Mouret ouvrit la bouche, puis la referma. Le prêtre clignait les yeux d’un air extrêmement satisfait.

— Il faut confesser que j’ai été bien habile… Il y avait plus d’une heure que j’expliquais à Faujas la situation de madame votre belle-mère. Il hochait la tête, ne se décidait pas, parlait de son amour de la retraite… Enfin j’étais à bout, lorsque je me suis souvenu d’une recommandation de cette chère dame. Elle m’avait prié d’insister sur le caractère de son salon, qui est, comme toute la ville le sait, un terrain neutre… C’est alors qu’il a semblé faire un effort et qu’il a consenti. Il a formellement promis pour demain… Je vais écrire deux lignes à l’excellente madame Rougon pour lui annoncer notre victoire.

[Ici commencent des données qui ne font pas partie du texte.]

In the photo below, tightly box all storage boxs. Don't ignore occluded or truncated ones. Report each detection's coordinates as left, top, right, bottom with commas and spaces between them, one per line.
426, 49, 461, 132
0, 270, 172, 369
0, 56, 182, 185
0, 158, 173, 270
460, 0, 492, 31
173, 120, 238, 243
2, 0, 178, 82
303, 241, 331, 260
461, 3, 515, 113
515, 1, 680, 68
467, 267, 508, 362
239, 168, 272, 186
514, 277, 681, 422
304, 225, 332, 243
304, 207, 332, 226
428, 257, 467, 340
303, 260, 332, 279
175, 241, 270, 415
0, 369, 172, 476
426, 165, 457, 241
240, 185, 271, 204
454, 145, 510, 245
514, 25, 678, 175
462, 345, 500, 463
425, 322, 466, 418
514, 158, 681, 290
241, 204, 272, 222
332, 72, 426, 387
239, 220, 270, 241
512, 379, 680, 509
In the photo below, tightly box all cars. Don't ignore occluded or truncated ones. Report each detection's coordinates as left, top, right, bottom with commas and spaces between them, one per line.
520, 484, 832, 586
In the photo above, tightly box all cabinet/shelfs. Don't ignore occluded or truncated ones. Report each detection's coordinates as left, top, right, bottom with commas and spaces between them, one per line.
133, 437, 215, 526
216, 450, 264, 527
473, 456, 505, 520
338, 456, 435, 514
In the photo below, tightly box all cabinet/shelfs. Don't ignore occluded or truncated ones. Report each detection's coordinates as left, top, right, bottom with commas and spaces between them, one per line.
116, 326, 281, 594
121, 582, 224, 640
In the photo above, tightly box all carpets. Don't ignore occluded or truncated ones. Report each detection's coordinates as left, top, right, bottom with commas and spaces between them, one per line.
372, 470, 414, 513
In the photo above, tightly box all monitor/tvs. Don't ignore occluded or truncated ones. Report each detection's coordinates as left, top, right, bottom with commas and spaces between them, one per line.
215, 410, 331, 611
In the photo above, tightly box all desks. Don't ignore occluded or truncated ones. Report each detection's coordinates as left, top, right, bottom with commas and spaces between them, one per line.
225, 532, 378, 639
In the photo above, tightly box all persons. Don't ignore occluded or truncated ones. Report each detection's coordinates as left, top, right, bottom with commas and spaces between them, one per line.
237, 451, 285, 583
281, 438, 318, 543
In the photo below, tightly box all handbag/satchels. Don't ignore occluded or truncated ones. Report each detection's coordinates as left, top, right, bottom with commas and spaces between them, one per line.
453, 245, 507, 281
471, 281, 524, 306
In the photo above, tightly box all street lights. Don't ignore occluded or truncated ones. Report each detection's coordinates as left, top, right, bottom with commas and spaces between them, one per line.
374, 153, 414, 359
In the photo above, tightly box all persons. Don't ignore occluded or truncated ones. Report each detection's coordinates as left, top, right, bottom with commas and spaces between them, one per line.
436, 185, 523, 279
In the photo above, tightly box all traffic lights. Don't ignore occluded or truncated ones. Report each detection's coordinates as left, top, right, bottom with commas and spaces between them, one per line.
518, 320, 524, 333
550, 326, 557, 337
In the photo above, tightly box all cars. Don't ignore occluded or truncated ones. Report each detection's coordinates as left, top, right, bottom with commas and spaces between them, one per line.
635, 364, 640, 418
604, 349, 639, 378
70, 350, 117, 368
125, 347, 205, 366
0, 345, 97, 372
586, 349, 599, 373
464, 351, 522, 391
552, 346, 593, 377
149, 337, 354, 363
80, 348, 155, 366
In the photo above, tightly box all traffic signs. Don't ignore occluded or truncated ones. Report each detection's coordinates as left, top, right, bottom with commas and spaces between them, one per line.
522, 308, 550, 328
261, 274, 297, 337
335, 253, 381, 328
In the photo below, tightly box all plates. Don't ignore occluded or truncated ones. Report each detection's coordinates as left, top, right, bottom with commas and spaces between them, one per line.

Il resta encore là un moment, se parlant à lui-même, roulant ses gros yeux bleus.

— Monsieur Rastoil sera bien vexé, mais ce n’est pas ma faute… Au revoir, cher monsieur Mouret, bien au revoir ; tous mes compliments chez vous.

Et il entra dans l’église, en laissant retomber doucement derrière lui la double porte rembourrée. Mouret regarda cette porte avec un léger haussement d’épaules.

— Encore un bavard, grommela-t-il ; encore un de ces hommes qui ne vous laissent pas placer dix paroles, et qui parlent toujours pour ne rien dire… Ah ! le Faujas va demain chez la noiraude ; c’est bien fâcheux que je sois brouillé avec cet imbécile de Rougon.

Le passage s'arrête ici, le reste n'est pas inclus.